45 thoughts on “I’m in love!”
What a beautiful post – the words, the pictures and the thoughts behind them. I HAD to rush right over when your headline showed up in my reader – who on earth could Kate be falling in love with, I wondered? And now I completely understand because your lovers have won me over as well. 🙂
You are so right, there are many things one can be in love with. And some of those loves can be and are “eternal”!Have a good time! Barbara
You always post such beautiful photos. I love these! I also didn’t realize that bougainvillea will grow indoors! I’m getting one this spring/summer as it is one of my favorite plants. Happy New Year!
G’day from Australia.I came here from San’s blog and I’m so glad I did. Falling in love – you really had me falling for that story!But as an avid gardener, I understand your point of view. I grew up in Bengal, but I’ve never heard of a Bengal clock vine – and I’m astonished by the bougainvillea too!CheersDavid
Kate like you my heart sings when I have a flower that blossoms indoors!It is (((amazing))) that the Bougainvillia blossoms like this for you! I always associate it with Floridaor Arizona where it grows everywhere!I love the paperlike feel to these blossoms!Sigh.. so nice to hear that you are blessed with such a good son! Me too!hugs NG xo
A beautiful post, both the words and the flowers. Sounds like you are enjoying some lazy holiday days, still. Alas, my vacation ended yesterday and once again the alarm clock wakes me up!Carol, May Dreams Gardens
Now I’m in love too. I’m terrible with plants, so a post like this impresses me to the core. The photographs are just so exquisite. Your description of family life made me happy. Also, thanks for your note. You are one of two readers who actually ventured into the Persian poetry site. I commend your sense of curiosity.

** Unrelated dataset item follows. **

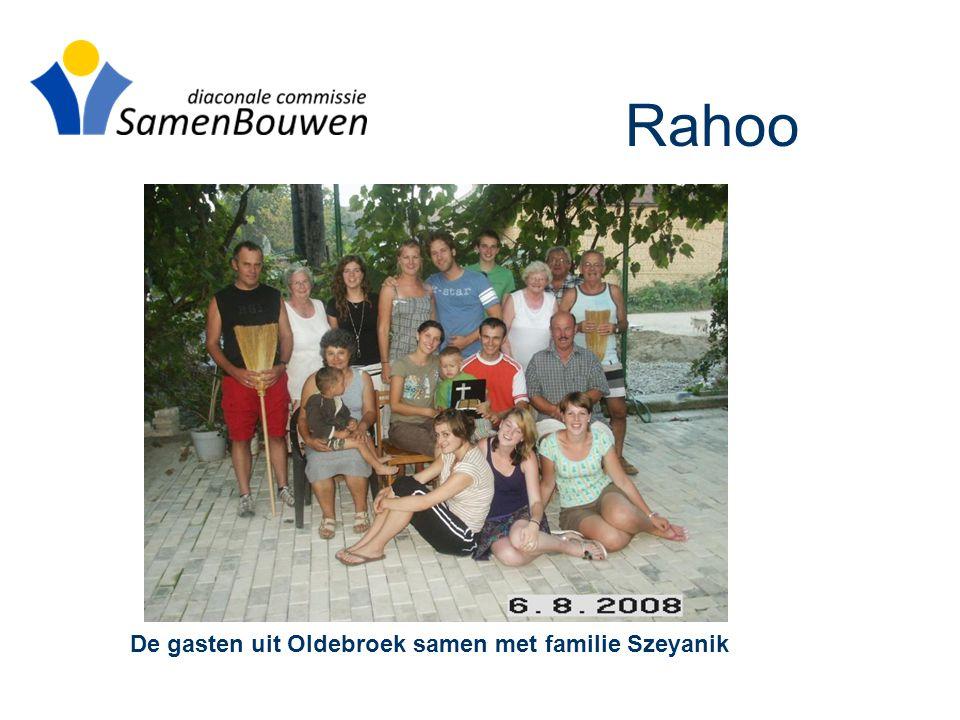De gasten uit Oldebroek samen met familie Szeyanik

Experiencing cold and snow for the first time in many years, I understand why you’re not venturing far afield. Enjoy your daily walks!
Beautiful flowers and photography, and such lovely writing! I think you are fast becoming one of my favorite blogs!
Hi Kate – oh, I feel terrible – I’ve been so bad about visiting blogs – and I missed your birthday! Happy, happy birthday! It sounds like you had a wonderful day. I’ve enjoyed catching up on all of your posts – your bougainvillea and orchid are simply beautiful. What fun to have them blooming inside when it’s so snowy and cold outdoors. Lucky you to get all of those seeds – fun next spring!! Lytton’s escapades made me smile – made me think of our two pooches. They also love playing in the snow – and escaping whenever they get the chance – and stealing treats! Give Lytton a hug from me!Best wishes, Kate, for a wonderful new year!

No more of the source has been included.